Problem to solve:
Write out again, exactly as they stand, the line that includes "- Early schizont" and all remaining lines of the entries.

Saved entries
[Start of Attachment]

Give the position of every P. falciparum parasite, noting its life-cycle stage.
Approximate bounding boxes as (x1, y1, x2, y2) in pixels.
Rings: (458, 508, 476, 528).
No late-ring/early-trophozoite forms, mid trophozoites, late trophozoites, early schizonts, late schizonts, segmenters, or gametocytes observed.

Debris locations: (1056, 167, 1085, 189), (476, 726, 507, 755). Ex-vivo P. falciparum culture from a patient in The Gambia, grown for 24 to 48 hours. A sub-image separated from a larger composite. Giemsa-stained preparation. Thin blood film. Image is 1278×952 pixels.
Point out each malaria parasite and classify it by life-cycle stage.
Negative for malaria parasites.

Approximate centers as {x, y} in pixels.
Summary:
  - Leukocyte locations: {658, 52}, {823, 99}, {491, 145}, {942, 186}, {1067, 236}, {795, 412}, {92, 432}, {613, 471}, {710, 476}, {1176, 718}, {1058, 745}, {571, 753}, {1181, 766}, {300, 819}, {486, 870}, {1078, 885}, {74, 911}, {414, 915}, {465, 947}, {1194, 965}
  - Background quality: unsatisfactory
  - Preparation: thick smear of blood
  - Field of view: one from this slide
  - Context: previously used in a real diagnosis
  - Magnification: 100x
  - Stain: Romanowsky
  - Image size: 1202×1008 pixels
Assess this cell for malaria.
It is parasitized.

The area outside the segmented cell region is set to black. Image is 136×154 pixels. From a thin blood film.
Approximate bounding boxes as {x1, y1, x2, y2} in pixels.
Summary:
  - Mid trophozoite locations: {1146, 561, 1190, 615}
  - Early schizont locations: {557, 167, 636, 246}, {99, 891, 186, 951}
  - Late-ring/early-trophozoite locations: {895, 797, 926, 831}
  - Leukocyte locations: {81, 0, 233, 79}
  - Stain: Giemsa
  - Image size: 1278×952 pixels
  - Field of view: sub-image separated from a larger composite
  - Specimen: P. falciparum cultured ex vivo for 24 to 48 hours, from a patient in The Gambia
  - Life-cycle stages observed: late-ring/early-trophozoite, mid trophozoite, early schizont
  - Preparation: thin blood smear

[End of Attachment]

Response to this exercise:
  - Early schizont locations: {557, 167, 636, 246}, {99, 891, 186, 951}
  - Late-ring/early-trophozoite locations: {895, 797, 926, 831}
  - Leukocyte locations: {81, 0, 233, 79}
  - Stain: Giemsa
  - Image size: 1278×952 pixels
  - Field of view: sub-image separated from a larger composite
  - Specimen: P. falciparum cultured ex vivo for 24 to 48 hours, from a patient in The Gambia
  - Life-cycle stages observed: late-ring/early-trophozoite, mid trophozoite, early schizont
  - Preparation: thin blood smear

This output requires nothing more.